The CFA was calculated by means of the lavaan package (Rosseel, 2012; Rosseel et al., 2023) in R (R Core Team, 2023). Since all participants responded to all the stimuli, we used the cluster option to reflect the within-participant grouping of responses. According to Mardia’s Test (Mardia, 1970) as implemented in the MVN R package (Korkmaz et al., 2014, 2021), multivariate normality was not present in either the laboratory (Mardia Skewness = 916.55, p < .001, Mardia Kurtosis = 17.08, p < .001), or online dataset (Mardia Skewness = 1672.46, p < .001, Mardia Kurtosis = 61.28, p < .001). Accordingly, maximum likelihood estimation was used, which is robust to non-normality (Hoyle, 1995). Specifically, the maximum likelihood estimator MLM, which provides robust standard errors and a Satorra-Bentler scaled test statistic, was applied in model fitting. Format and piece were entered into the analysis as dummy-coded variables with stereo and Die Hantel serving as reference categories. As the second 3D rendition of Die Hantel was used in the laboratory study to examine reliability, it was excluded from the CFA. All other stimuli used in either the online or the laboratory study were included in the respective CFA models. For identification purposes, the factor loading of Item 1 was fixed to 1 and its intercept was fixed to 0.
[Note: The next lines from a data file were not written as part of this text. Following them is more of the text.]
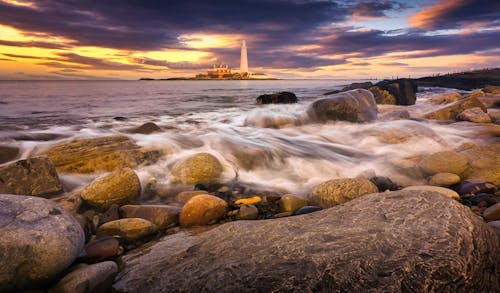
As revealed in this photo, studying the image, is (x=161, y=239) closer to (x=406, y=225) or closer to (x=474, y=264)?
(x=406, y=225)

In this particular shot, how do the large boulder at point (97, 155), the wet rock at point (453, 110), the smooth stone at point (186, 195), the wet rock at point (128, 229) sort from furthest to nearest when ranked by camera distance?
the wet rock at point (453, 110) → the large boulder at point (97, 155) → the smooth stone at point (186, 195) → the wet rock at point (128, 229)

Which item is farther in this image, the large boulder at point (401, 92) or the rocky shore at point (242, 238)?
the large boulder at point (401, 92)

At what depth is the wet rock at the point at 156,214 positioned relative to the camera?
13.9ft

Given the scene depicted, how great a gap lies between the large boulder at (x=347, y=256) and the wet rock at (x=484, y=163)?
374 cm

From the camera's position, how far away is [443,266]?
7.18 ft

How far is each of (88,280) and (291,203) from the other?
3087 mm

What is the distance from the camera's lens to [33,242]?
2732 mm

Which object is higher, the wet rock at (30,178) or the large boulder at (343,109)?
the large boulder at (343,109)

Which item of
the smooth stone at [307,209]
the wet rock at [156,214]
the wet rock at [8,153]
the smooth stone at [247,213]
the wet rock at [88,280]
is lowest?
the smooth stone at [247,213]

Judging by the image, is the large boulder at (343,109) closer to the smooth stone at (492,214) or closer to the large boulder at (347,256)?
the smooth stone at (492,214)

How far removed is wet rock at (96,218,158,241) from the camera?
12.7 feet

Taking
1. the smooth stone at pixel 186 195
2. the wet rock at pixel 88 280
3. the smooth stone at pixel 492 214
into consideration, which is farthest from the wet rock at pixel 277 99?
the wet rock at pixel 88 280

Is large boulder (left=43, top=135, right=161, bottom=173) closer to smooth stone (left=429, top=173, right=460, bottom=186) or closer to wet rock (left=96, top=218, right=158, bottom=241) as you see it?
wet rock (left=96, top=218, right=158, bottom=241)

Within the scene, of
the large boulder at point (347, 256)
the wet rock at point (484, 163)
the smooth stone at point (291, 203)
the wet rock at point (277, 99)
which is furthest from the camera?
the wet rock at point (277, 99)
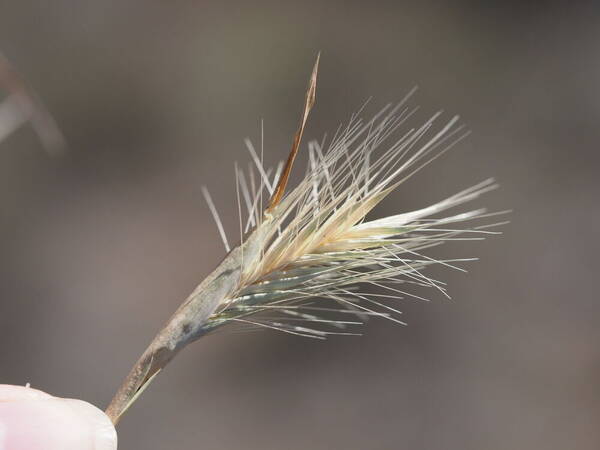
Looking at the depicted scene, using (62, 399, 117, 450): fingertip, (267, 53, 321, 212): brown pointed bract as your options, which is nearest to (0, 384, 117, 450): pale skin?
(62, 399, 117, 450): fingertip

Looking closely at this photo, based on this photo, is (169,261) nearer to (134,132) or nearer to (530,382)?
(134,132)

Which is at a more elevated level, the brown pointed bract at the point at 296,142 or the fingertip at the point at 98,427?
the brown pointed bract at the point at 296,142

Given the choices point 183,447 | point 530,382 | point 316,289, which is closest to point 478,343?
point 530,382

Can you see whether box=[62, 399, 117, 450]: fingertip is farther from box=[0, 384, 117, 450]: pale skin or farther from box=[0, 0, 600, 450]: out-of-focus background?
box=[0, 0, 600, 450]: out-of-focus background

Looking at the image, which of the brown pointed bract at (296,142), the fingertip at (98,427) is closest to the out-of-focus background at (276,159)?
the fingertip at (98,427)

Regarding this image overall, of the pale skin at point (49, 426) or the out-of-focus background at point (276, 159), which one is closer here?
the pale skin at point (49, 426)

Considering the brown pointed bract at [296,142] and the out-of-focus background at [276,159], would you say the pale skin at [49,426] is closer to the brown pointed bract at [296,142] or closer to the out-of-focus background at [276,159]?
the brown pointed bract at [296,142]

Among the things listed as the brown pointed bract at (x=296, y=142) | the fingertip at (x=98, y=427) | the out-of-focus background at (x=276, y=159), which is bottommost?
the out-of-focus background at (x=276, y=159)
The following measures are often used to assess model fit: the χ2 test, comparative fit index (CFI), Tucker–Lewis index (TLI), standardized root mean residual (SRMR), and the scaled and robust root mean square error of approximation (RMSEA; Sass & Schmitt, 2013). The χ2 tests exact model fit, while the others are approximate fit indices. It is important to emphasize that, according to Sijtsma et al. (2024), “the 1-factor model merely defines one of the many sufficient conditions for sum score use but not a necessary condition” (p. 101).
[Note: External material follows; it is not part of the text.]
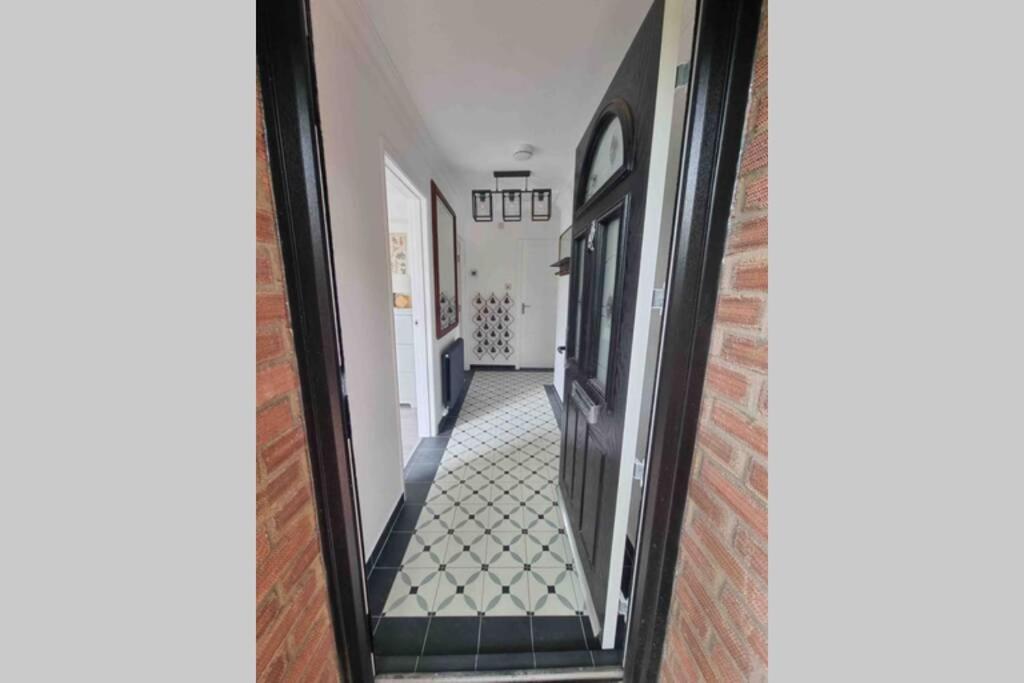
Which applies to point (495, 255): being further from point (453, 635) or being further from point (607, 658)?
point (607, 658)

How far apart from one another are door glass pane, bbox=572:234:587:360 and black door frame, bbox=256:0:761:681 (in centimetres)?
79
Item response theory model
Many-facet Rasch measurement (MFRM; Linacre, 1994) was used as the IRT model. Compared to CTT, the application of IRT offers clear advantages, including a more extensive evaluation of the psychometric properties of a measure and more informed scale and item bank development (Reise et al., 2013). The main unifying feature of IRT, unlike CTT, is the principle of separating the parameters of participants’ skills, on the one hand, and the properties of the items, on the other hand (van der Linden, 2016). In the case of immersive listening experiences, latent ability refers to the potential of a sound object (e.g., audio content played back in a particular format) to produce a certain degree of immersion. Higher scores on the IMEI correspond to the greater potential for a sound object to enable an immersive listening experience. Furthermore, “a broad class of IRT models formally justifies and supports the sum score, and thus supplies the foundation that CTT leaves open” (Sijtsma et al., 2024, p. 107).
The same contextual factors (facets) considered in the development of the IMEI were included in a rating-scale model for the MFRM analysis of the laboratory data: (1) the participant,
Since the IMEI was to be reviewed in the same way as it had been developed in the online study,
The global model fit was assessed using standardized residuals, as suggested by Wells and Hambleton (2018). For a good fit, the mean of the standardized residuals is near 0 (Linacre, 2021a, p. 198; Wells & Hambleton, 2018) and their standard deviation is near 1 (Linacre, 2021a, p. 198). Additionally, “about 5% of the residuals are outside ±2, and about 1% are outside ±3” (Linacre, 2021a, p. 178).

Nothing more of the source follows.